Yes, based on modelling, the rotation of the Earth was slowed down by 0.06 microseconds per "day".
That is, a day would be made about one seventeen millionth of second longer than it otherwise would be if the dam had not been built.
Business Insider references NASA's Jet Propulsion Laboratory (JPL} - the original link is broken, but the JPL still make the claim in a 2005 press release:
Dr. Richard Gross of NASA's Jet Propulsion Laboratory, Pasadena, Calif., and Dr. Benjamin Fong Chao, of NASA's Goddard Space Flight Center, Greenbelt, Md., said all earthquakes have some affect on Earth's rotation. It's just they are usually barely noticeable.
To make a comparison about the mass that was shifted as a result of the earthquake, and how it affected the Earth, Chao compares it to the great Three-Gorge reservoir of China. If filled, the gorge would hold 40 cubic kilometers (10 trillion gallons) of water. That shift of mass would increase the length of day by only 0.06 microseconds and make the Earth only very slightly more round in the middle and flat on the top. It would shift the pole position by about two centimeters (0.8 inch).
In 1995, Dr Chao published a paper showing how to model the effects of major reservoirs on the moment of inertia (and the location of the poles):
That paper looked at 88 major reservoirs, not including Three-Gorges Dam - it wasn't opened yet.
In 2002, Dr Chao was a co-author of another paper:
In this paper, they use the same modelling from the 1995 paper to look at the effect of the Three-Gorges Dam.

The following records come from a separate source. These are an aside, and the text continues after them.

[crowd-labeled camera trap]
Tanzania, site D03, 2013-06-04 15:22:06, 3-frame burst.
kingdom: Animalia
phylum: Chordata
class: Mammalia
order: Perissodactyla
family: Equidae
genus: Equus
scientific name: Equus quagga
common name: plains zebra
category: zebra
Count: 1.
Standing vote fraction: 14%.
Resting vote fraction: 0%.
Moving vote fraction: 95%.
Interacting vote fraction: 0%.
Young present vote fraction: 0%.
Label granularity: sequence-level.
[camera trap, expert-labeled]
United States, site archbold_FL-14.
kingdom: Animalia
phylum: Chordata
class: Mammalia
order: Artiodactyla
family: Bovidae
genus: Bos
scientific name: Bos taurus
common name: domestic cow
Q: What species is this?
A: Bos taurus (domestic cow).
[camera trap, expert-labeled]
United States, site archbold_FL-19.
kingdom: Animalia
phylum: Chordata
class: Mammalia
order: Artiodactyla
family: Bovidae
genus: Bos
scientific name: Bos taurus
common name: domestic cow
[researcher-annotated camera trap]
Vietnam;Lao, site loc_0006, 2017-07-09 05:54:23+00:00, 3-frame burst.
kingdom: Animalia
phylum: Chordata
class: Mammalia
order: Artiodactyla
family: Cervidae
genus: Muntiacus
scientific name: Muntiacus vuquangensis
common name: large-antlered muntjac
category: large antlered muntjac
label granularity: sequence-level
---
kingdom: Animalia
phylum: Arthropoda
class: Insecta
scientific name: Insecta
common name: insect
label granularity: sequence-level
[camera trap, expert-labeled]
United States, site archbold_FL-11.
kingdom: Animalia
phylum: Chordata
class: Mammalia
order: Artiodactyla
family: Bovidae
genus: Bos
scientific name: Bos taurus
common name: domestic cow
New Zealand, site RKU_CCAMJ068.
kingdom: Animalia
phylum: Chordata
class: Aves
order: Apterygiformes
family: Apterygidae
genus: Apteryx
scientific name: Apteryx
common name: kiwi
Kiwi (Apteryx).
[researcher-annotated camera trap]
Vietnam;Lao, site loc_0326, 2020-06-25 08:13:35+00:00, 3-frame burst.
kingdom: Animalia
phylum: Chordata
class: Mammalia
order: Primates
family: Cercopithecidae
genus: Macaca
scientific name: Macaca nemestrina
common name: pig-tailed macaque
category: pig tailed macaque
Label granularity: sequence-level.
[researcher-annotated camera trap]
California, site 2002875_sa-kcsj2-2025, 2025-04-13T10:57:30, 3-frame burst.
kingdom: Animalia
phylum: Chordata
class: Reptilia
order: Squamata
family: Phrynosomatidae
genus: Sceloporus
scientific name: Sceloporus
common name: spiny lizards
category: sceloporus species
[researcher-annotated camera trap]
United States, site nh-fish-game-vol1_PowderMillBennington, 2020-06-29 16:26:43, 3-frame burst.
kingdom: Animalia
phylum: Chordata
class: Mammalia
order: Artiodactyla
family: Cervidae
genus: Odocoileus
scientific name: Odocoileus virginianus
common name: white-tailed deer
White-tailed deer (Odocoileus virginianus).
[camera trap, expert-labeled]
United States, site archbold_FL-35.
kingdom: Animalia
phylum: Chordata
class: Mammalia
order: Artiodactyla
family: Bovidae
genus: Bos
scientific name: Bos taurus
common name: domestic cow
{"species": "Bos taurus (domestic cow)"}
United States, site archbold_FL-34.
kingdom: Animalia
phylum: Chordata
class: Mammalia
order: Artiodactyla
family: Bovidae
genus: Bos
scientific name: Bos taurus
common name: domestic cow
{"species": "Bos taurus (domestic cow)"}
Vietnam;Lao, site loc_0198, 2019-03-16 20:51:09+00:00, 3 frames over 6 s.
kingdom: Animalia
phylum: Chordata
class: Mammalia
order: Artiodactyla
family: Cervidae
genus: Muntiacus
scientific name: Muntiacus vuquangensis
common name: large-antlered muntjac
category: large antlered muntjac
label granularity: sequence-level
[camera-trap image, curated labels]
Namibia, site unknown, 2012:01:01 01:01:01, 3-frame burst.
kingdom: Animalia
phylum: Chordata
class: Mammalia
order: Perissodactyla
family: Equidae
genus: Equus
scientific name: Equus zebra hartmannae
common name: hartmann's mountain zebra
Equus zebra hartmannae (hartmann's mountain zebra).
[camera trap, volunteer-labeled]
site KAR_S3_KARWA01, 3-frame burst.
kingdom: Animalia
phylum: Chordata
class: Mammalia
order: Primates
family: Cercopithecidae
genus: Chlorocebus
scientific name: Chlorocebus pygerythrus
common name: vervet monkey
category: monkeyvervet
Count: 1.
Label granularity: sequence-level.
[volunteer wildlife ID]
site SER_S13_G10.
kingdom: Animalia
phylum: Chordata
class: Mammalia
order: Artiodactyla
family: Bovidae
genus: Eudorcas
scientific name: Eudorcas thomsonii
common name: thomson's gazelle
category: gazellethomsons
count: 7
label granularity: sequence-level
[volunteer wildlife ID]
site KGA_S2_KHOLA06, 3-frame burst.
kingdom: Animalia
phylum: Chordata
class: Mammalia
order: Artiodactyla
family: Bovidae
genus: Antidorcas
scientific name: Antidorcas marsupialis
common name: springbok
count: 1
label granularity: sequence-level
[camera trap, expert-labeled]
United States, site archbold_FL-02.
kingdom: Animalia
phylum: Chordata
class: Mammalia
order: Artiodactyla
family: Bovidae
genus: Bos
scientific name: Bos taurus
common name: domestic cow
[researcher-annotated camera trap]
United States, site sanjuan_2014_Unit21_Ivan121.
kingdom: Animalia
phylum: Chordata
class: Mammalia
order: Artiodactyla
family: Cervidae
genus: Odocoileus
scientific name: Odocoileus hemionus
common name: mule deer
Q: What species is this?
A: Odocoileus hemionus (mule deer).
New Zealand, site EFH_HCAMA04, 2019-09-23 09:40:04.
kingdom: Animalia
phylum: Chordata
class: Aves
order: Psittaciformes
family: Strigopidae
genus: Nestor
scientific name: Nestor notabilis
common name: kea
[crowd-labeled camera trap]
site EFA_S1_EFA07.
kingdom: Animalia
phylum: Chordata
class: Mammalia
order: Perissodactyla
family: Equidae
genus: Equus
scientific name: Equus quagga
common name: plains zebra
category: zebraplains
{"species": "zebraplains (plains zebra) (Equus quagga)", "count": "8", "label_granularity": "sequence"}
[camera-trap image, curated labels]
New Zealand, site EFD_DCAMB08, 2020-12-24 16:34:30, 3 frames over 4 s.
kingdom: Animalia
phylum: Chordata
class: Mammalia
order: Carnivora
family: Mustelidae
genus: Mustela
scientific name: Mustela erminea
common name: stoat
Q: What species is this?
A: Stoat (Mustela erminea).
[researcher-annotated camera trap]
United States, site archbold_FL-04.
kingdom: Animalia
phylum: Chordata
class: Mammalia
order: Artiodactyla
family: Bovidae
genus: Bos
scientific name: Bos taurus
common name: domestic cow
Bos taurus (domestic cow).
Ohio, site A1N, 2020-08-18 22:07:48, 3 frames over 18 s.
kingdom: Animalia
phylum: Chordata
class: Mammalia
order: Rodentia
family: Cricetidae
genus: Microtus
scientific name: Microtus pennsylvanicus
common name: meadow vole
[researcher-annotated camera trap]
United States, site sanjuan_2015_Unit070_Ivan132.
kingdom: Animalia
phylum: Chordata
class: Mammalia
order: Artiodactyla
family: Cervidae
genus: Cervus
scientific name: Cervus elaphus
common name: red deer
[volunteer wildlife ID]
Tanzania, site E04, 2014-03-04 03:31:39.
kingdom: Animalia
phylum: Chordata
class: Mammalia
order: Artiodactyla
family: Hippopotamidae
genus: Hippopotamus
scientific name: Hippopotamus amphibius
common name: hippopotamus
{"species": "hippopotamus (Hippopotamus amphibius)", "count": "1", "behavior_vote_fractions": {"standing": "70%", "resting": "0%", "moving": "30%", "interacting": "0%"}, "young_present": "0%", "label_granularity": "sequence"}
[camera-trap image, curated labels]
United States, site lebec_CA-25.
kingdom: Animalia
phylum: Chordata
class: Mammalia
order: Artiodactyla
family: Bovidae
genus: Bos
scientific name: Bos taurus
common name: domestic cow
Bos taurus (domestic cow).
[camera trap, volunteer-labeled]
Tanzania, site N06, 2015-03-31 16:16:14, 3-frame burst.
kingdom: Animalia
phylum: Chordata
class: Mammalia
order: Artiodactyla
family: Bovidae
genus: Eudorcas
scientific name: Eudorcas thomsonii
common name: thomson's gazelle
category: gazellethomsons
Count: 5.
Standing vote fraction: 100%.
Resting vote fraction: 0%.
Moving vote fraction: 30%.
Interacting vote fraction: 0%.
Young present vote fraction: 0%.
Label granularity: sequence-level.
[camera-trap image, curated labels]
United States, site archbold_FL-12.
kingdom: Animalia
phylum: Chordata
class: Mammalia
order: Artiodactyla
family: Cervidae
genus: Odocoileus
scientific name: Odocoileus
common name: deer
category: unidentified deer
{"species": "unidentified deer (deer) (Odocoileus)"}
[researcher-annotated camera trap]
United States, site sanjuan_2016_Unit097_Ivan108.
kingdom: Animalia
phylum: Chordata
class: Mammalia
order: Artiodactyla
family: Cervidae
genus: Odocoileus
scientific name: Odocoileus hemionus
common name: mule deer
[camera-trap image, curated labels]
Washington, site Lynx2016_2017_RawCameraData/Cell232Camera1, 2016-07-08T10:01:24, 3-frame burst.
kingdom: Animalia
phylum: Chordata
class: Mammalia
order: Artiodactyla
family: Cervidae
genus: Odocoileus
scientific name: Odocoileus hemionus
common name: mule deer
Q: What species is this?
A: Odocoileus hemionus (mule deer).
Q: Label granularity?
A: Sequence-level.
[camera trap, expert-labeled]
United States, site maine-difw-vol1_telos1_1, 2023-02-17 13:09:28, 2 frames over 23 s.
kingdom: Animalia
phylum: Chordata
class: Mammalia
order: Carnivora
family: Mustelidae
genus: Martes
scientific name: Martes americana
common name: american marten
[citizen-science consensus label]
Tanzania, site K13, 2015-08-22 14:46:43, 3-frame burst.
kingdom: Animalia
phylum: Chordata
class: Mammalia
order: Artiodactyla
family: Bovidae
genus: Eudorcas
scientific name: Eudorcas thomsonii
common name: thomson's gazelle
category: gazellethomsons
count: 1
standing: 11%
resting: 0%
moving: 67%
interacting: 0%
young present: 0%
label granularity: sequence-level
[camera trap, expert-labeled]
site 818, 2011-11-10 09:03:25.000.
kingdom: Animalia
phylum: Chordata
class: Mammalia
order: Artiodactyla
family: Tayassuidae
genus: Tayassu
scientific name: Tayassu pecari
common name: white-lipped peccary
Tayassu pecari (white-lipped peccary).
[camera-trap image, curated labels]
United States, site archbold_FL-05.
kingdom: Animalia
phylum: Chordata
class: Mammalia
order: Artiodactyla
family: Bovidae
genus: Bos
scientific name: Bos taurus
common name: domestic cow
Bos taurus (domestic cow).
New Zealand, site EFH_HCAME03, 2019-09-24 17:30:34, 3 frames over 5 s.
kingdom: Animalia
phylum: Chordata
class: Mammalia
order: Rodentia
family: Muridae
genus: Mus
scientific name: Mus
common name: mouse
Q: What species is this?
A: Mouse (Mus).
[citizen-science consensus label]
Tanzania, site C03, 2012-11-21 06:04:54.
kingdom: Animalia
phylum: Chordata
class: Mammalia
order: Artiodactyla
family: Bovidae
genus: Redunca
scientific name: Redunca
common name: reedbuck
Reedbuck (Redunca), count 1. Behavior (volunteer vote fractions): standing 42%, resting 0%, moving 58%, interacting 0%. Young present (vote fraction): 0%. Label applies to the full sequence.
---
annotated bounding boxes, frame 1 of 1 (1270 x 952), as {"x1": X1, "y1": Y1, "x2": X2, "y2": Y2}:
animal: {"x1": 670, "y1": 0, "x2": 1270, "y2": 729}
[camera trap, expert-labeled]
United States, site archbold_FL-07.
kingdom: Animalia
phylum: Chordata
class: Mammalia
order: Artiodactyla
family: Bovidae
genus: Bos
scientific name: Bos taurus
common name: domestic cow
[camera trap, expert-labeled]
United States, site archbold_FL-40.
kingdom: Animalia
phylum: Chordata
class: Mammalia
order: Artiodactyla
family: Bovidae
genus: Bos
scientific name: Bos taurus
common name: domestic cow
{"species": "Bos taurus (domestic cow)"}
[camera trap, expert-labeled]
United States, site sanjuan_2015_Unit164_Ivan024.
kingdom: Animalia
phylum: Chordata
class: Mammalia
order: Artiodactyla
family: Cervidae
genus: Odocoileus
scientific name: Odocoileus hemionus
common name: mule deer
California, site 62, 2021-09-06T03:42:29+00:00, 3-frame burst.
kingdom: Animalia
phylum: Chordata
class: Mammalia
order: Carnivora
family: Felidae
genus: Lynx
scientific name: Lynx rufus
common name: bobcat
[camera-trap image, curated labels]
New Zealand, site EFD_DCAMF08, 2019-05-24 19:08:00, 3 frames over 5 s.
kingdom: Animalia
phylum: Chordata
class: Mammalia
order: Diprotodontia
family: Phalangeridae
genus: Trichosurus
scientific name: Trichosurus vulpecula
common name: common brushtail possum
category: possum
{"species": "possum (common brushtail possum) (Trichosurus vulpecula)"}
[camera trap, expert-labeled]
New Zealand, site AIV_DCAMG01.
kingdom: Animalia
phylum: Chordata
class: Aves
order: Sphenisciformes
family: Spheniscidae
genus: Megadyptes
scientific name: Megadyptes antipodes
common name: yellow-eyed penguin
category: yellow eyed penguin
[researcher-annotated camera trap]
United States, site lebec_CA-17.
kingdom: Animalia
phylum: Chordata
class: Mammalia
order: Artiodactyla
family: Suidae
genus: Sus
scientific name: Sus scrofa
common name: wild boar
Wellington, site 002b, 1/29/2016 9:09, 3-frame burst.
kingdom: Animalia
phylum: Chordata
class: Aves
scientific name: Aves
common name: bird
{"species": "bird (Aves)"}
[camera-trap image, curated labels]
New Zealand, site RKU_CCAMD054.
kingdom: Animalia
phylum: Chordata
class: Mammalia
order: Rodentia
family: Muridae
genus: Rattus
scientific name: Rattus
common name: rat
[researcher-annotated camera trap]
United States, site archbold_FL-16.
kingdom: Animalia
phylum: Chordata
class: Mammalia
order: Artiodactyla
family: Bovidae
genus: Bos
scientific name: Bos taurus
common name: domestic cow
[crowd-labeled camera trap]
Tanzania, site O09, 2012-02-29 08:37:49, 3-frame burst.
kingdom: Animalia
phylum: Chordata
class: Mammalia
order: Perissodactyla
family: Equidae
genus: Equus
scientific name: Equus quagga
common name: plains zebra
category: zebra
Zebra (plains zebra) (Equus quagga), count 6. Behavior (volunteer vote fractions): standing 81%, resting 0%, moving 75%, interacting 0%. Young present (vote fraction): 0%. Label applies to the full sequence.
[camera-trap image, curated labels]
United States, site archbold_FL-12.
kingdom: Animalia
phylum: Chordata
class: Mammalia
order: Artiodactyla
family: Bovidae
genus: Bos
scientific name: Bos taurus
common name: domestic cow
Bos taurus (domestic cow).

when filled, the Three‐Gorges Reservoir would cause an overall change in Earth's dynamic oblateness J2 by +3.0 × 10−13, J3 by +2.4 × 10−12, and Earth's rotation by only +0.060 μs in length‐of‐day, but as much as 0.64 milliarcsecond in polar motion excitation toward the direction away from the longitude of the Three‐Gorges.
That a dam would affect the rotation of the Earth is not surprising. As the JPL article explains:
"Any worldly event that involves the movement of mass affects the Earth's rotation, from seasonal weather down to driving a car," Chao said.